From Ed Zajac’s wireframe – the first 3d animated model – (1963) to James Cameron’s Avatar (2010) CGI is less than 50 years old. But look how far we’ve come! Of course, under all the rendered surfaces of Avatar, we’ll find the familiar wireframe and polygon models.

Overview: CGI and film

Its important to understand some of the fundamentals of CGI – how 3d models are  made, how they are animated, how they made life-like or credible.
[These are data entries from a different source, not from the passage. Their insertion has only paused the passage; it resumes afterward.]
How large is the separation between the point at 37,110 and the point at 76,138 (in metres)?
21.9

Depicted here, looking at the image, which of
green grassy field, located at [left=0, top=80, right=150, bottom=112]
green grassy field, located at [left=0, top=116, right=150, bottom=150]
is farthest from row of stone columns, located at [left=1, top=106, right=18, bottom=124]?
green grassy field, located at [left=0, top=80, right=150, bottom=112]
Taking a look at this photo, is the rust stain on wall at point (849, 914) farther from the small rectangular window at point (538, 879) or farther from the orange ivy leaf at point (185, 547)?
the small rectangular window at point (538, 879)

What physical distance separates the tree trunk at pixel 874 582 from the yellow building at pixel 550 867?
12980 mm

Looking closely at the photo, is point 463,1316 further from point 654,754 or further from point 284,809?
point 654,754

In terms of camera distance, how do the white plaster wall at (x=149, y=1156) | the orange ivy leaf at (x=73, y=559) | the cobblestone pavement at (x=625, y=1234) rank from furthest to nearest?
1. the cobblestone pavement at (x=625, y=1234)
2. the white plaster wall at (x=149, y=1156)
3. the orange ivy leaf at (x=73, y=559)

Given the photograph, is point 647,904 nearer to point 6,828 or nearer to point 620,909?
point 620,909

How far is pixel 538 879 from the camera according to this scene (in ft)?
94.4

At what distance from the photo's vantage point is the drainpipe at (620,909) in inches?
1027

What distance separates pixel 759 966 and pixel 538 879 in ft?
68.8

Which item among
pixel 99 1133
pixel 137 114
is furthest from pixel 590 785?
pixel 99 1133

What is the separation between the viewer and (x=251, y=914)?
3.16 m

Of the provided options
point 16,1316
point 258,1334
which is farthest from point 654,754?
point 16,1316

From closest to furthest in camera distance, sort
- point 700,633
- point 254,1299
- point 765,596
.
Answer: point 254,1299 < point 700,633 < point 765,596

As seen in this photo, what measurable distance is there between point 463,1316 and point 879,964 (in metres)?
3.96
So here’s my essential guide to CGI:

In MediArtInnovation I’ll be examining all the actual and likely components of the emerging total cinema, beginning with the tools that characterise what John Gaeta (vfx designer on The Matrix series) calls Virtual Cinematography. These will include motion-capture, blue-screen/green-screen live action, motion-tracking, expression-capture, crowd-simulation, character-simulation, augmented reality, projection mapping and previz software.

Overview: CGI and film

The very beginnings of CGI on film are in the 1950s, when cameras were put in front of cathode-ray-tube (CRT) screens and the images on the screen either filmed in runtime (for example, at 24 frames/sec) or shot frame-by-frame onto a customised camera or film-recorder. This is the technique John Whitney (one of the pioneers of computer-animation) used for his contribution to the titles sequence for Vertigo. John Whitney uses analog computer animation in short films and in 1958, for Saul Bass: titles sequence for Hitchcock’s Vertigo.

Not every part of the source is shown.